Dataset entries:
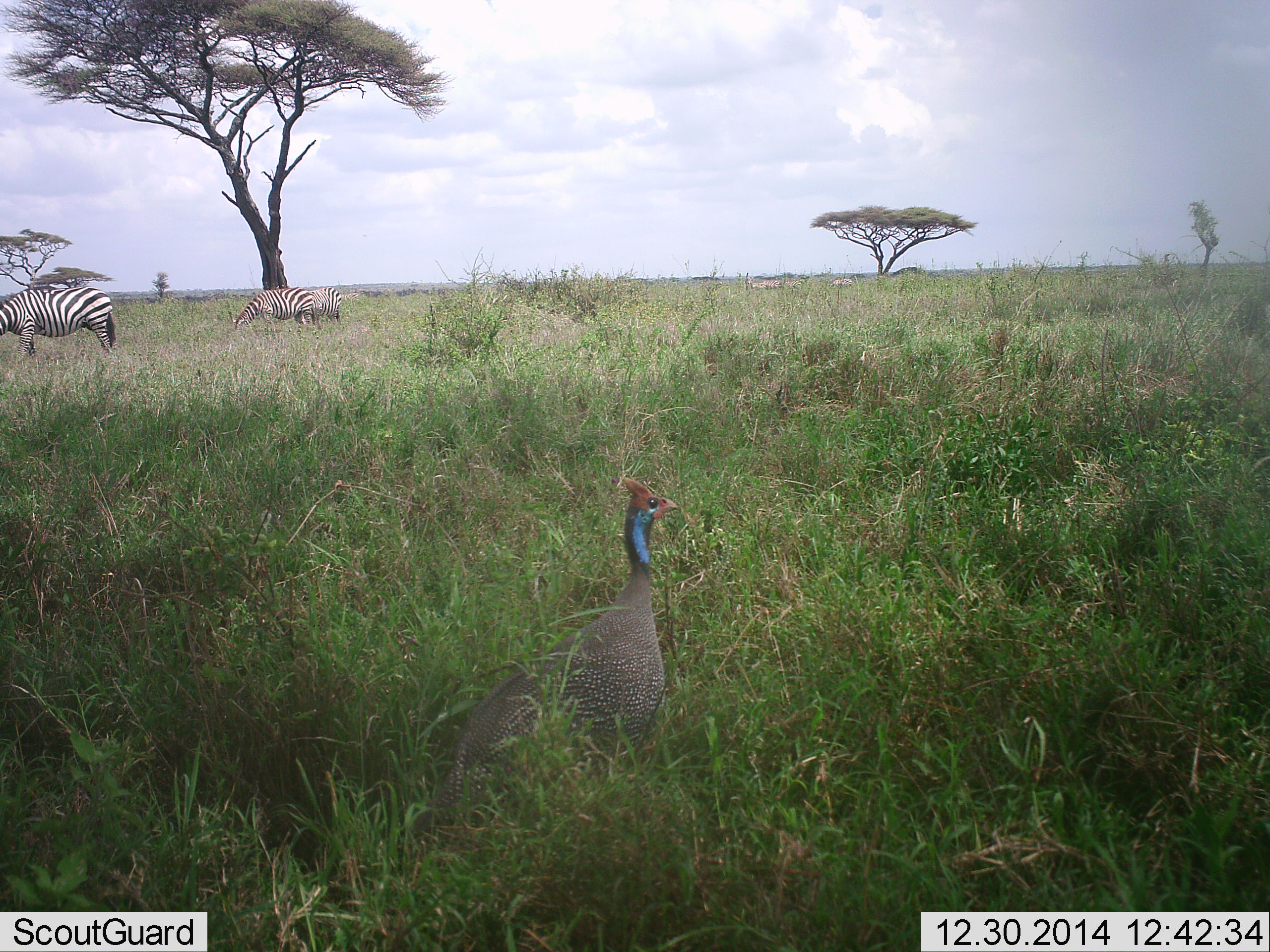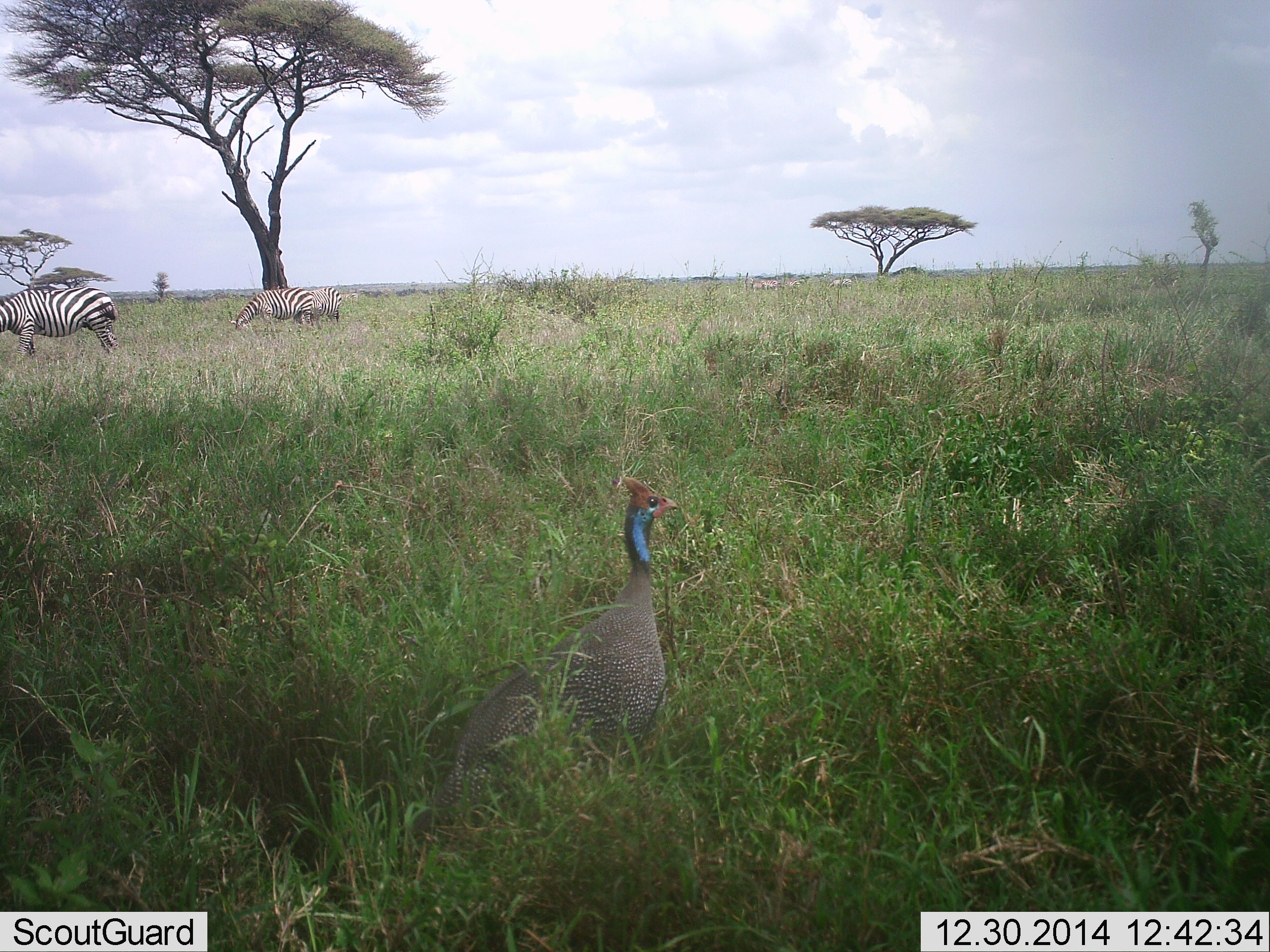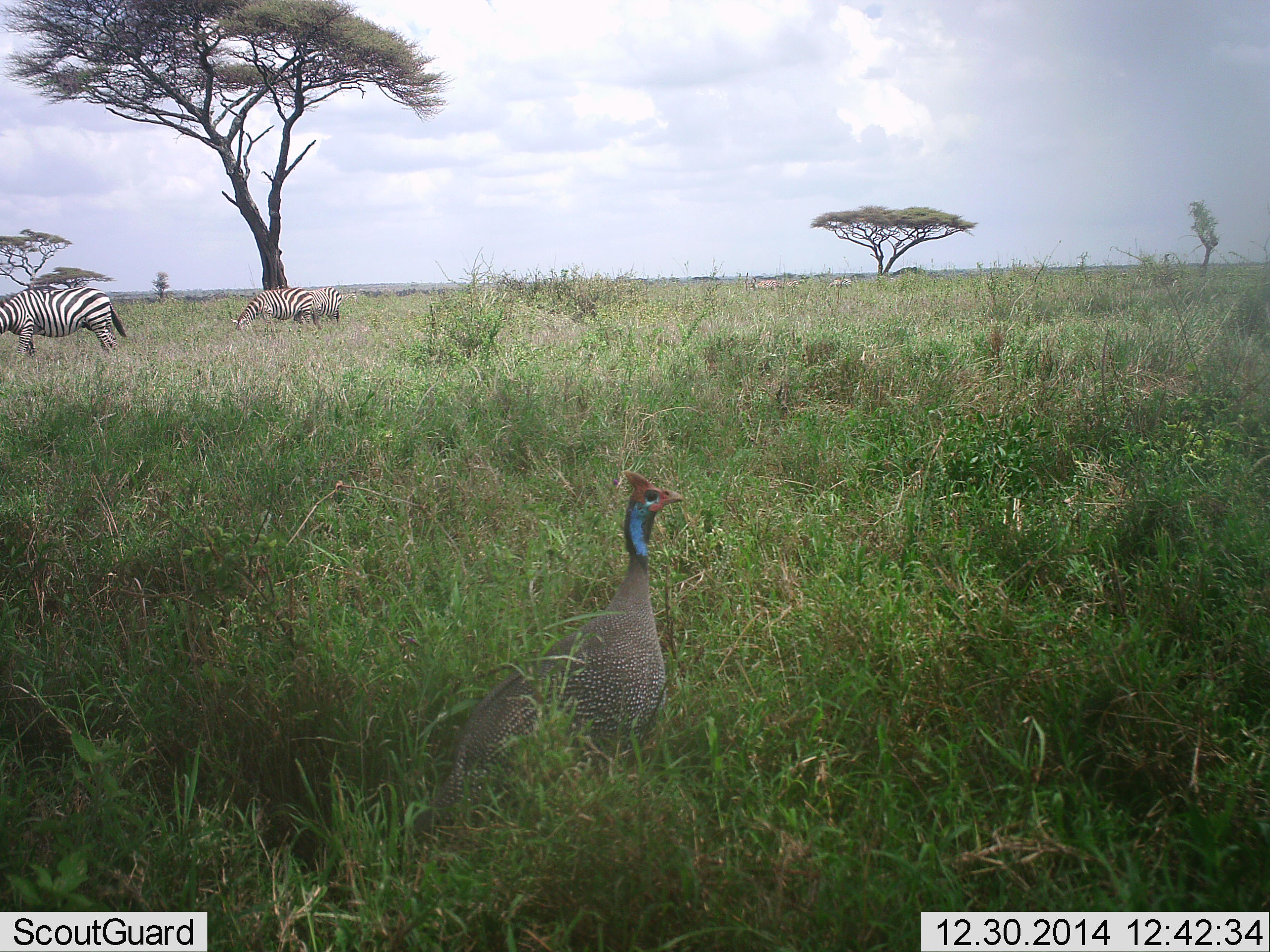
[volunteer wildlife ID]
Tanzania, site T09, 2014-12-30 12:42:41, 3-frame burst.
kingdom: Animalia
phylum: Chordata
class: Aves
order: Galliformes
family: Numididae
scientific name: Numididae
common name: guinea fowl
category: guineafowl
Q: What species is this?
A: Guineafowl (guinea fowl) (Numididae).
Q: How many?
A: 1.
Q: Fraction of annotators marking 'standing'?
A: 82%.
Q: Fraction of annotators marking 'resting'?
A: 0%.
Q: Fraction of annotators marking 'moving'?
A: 18%.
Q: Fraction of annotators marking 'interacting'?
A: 0%.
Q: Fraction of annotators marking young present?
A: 0%.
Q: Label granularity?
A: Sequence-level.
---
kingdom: Animalia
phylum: Chordata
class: Mammalia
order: Perissodactyla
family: Equidae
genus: Equus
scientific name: Equus quagga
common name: plains zebra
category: zebra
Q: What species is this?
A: Zebra (plains zebra) (Equus quagga).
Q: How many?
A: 2.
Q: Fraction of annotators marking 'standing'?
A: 20%.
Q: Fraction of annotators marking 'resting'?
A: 0%.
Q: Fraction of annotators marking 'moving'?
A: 10%.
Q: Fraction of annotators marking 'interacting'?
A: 0%.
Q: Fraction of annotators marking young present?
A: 0%.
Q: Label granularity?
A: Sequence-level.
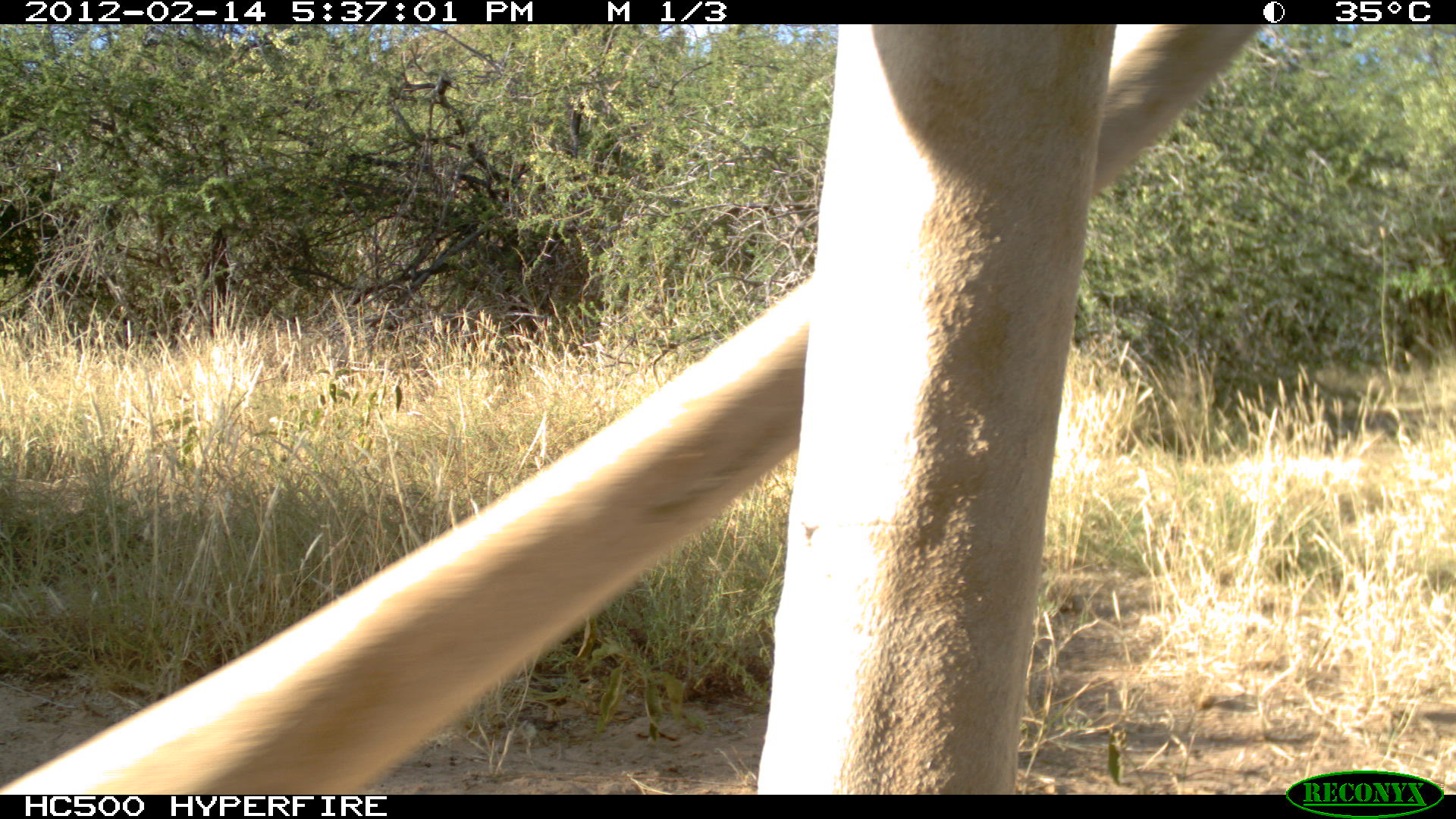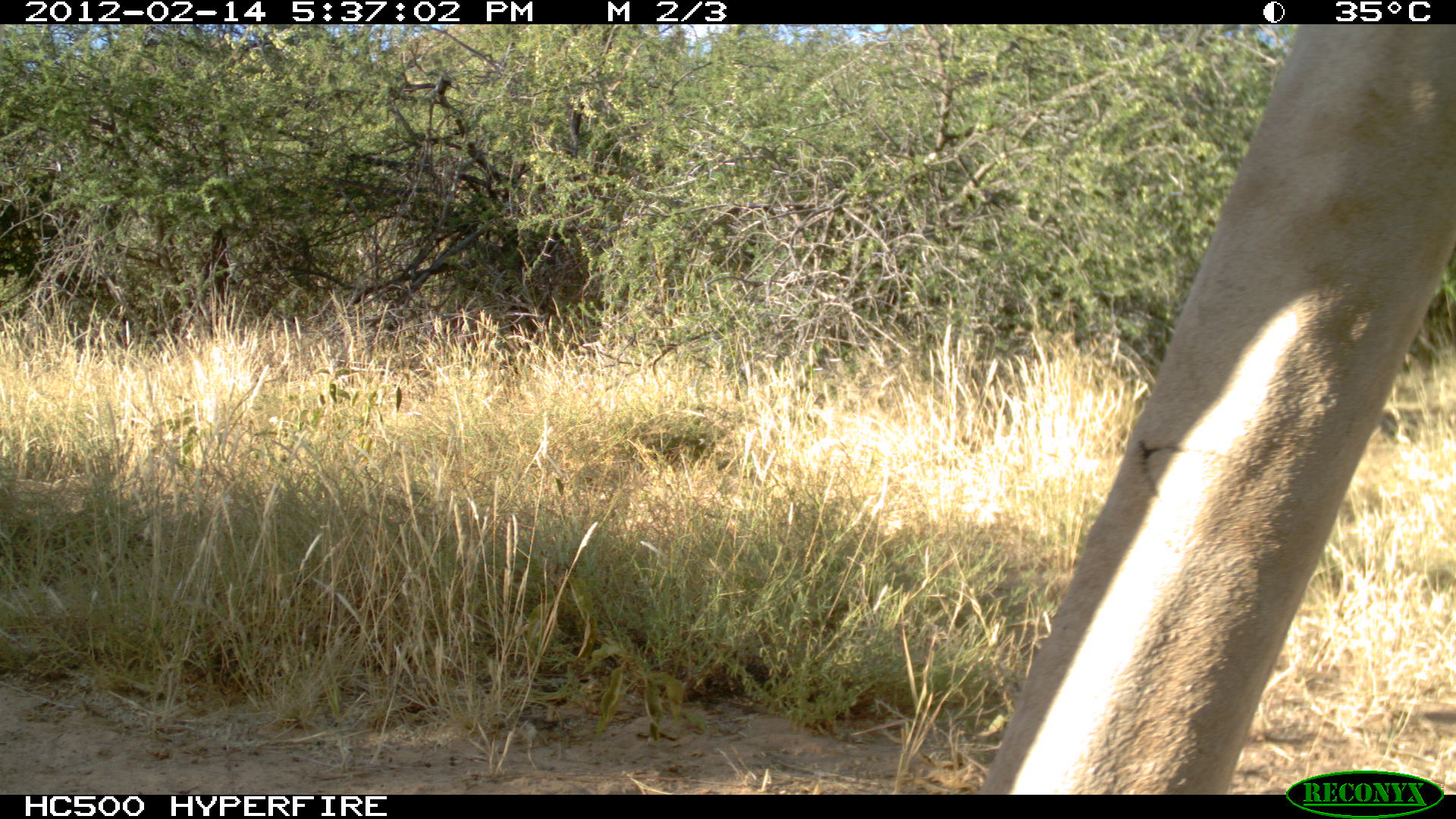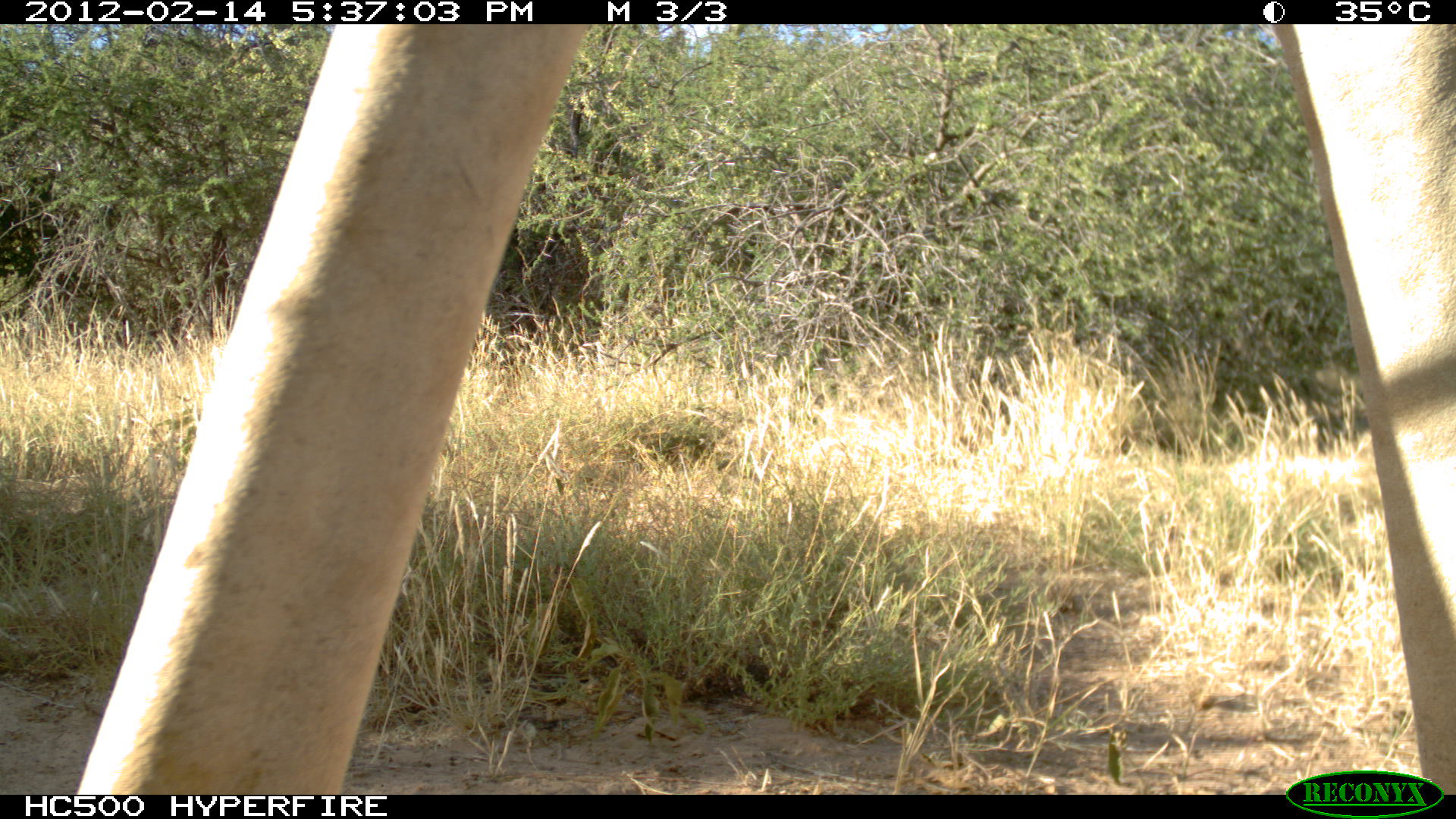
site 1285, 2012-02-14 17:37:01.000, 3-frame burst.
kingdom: Animalia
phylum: Chordata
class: Mammalia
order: Artiodactyla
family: Giraffidae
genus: Giraffa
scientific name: Giraffa camelopardalis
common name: giraffe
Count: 1.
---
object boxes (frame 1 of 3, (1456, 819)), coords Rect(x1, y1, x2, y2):
giraffa camelopardalis: Rect(0, 21, 1264, 794)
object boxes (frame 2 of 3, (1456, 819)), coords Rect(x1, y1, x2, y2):
giraffa camelopardalis: Rect(977, 21, 1456, 794)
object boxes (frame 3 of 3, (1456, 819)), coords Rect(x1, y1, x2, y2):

#### Your goal:
Could you repeat, exactly and with nothing added, the lines from the top of the entries above through the line that holds "A: Zebra (plains zebra) (Equus quagga).", leaving out any pictures?

#### Reply to the exercise:
[volunteer wildlife ID]
Tanzania, site T09, 2014-12-30 12:42:41, 3-frame burst.
kingdom: Animalia
phylum: Chordata
class: Aves
order: Galliformes
family: Numididae
scientific name: Numididae
common name: guinea fowl
category: guineafowl
Q: What species is this?
A: Guineafowl (guinea fowl) (Numididae).
Q: How many?
A: 1.
Q: Fraction of annotators marking 'standing'?
A: 82%.
Q: Fraction of annotators marking 'resting'?
A: 0%.
Q: Fraction of annotators marking 'moving'?
A: 18%.
Q: Fraction of annotators marking 'interacting'?
A: 0%.
Q: Fraction of annotators marking young present?
A: 0%.
Q: Label granularity?
A: Sequence-level.
---
kingdom: Animalia
phylum: Chordata
class: Mammalia
order: Perissodactyla
family: Equidae
genus: Equus
scientific name: Equus quagga
common name: plains zebra
category: zebra
Q: What species is this?
A: Zebra (plains zebra) (Equus quagga).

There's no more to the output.